OBJECTIVE
Please translate into Spanish this sentence from the passage on wives' property in medieval León: "There was always the possibility that he would return, make amends, and settle down to become a responsible citizen once again."

SOURCE DOCUMENT
At León and communities which adopted its customs in the twelfth century, the wife of a convicted killer or a man who had fled to escape prosecution for homicide was guaranteed 'her half' and the family dwelling before municipal officials confiscated the remainder as his penalty. Only after her property and their house had been set aside did the authorities step in to seize the man's attachable goods. (58) This privilege was a more substantial protection than a wife's temporary immunity from prosecution when her husband was out of town, for it secured her a permanent place in the town from which her husband had fled or from which he could expect to be exiled if convicted, provided the victim's relatives did not catch and kill him. The same privilege was extended to the wives of fugitives at twelfth-century [87] Toledo, Escalona, and later at towns in thirteenth-century Andalusia, explicitly to prevent a wife and their children from suffering the consequences of her husband's flight to avoid prosecution. There was always the possibility that he would return, make amends, and settle down to become a responsible citizen once again. (59) Whether he did or not, the immunity of 'her half' was the least of the couple's property kept intact for the benefit of a Leonese wife, although at Salamanca and Ledesma the forfeited goods of an executed murderer were divided in thirds among his widow, his relatives and town authorities. (60) In León the heirs of a married criminal were usually the only ones to suffer economic consequences, while the parents of unmarried felons and lesser criminals were obligated to pay for them. (61)

GIVEN RECORDS
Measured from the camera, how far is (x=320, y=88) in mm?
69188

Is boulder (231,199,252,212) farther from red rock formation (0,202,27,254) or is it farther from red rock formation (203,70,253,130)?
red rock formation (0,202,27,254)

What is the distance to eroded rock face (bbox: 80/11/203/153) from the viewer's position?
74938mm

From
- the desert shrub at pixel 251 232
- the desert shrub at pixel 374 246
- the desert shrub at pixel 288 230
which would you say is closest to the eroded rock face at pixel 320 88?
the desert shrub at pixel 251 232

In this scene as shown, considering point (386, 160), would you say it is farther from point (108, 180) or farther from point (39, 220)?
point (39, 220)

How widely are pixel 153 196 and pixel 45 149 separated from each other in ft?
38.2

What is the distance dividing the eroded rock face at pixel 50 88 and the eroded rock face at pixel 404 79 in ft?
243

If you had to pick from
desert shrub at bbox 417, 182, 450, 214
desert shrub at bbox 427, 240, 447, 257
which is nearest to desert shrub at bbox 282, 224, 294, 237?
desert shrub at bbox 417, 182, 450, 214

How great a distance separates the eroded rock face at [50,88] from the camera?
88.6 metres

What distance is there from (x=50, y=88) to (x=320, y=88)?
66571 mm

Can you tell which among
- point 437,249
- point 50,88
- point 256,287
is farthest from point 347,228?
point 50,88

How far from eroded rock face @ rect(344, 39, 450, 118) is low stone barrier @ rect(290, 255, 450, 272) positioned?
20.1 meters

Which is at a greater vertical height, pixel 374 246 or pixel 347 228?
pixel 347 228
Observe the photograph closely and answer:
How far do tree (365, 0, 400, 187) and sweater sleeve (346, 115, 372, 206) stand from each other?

RESULT OF THIS EXERCISE
Siempre existía la posibilidad de que él regresara, reparara el daño y se asentara para volver a ser un ciudadano responsable.